What makes the show so hard to watch is that it wants you to root for these not-so-young people to make it work. To take Helen and Phil’s position that everyone must pair off and then you can do double-dates and won’t it be great once Mike and Laura have a baby, the source of a will-they-won’t-they plotline ignoring the fact that Laura is past the age where this is plausible. (She mentions this in the last episode, that she’s “probably” too old, and Mike says, “probably.”)

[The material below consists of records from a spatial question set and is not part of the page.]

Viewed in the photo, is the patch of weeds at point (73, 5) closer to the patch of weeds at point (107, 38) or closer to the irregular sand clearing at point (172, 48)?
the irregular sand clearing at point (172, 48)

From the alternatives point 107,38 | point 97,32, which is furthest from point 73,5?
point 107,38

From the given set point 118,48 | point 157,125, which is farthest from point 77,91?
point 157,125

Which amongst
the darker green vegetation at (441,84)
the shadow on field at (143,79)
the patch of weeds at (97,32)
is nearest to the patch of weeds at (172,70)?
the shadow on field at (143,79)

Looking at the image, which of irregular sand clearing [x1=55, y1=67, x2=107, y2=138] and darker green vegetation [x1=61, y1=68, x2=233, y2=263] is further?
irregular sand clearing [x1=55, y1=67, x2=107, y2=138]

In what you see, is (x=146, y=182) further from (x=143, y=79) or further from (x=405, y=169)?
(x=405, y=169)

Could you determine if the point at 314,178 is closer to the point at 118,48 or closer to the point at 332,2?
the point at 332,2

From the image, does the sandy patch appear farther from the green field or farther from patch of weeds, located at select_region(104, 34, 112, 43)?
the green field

Let’s forget about Mike—into the 4B pile with you!—and focus on Laura. Laura isn’t gay. She’s not asexual. She’s not a rollicking-good-time single lady, nor a tragic case. She’s just sort of doing her thing. She knows to say she’d rather be like Helen, and probably on some level would rather be like Helen, but being who she is, with her own personality and all that, is content being herself and living as she sees fit. It’s the outside world that is presenting her unmarried state as a problem in need of a solution.
This version of compulsory heterosexuality has waned, but unevenly. It’s become socially unacceptable—in some settings—to assume a perfect stranger is straight, or if single, looking to couple off. This despite the fact that most people are straight and most people straight or not want partners.
Insofar as I’m an advocate for straight women (I am not any kind of activist, nor am I taking on the straight-women topic in that capacity), I think part of this is about making it as easy as possible for people who aren’t straight to live freely, thereby reducing the pool of coerced-into-‘straightness.’ Part is also about having the basic definition of a straight woman being, a woman with an exclusive sexual-romantic (not getting into the sexual-romantic split) attraction to men. It is not a sexual orientation towards any particular living arrangement or family structure.
*Helen’s played by Susan Penhaligon who was briefly married to Duncan Preston of Victoria Wood fame. Phil is the closest the show gets to a compulsory heterosexual, played by Richard Warwick, a gay actor who tragically died of AIDS in the 1990s, but the character himself comes across as the most generic straight dude that ever there was. And Mike is, as we have established, played by Dench’s real-life husband, Michael Williams, of striking and concerning resemblance to Ron DeSantis.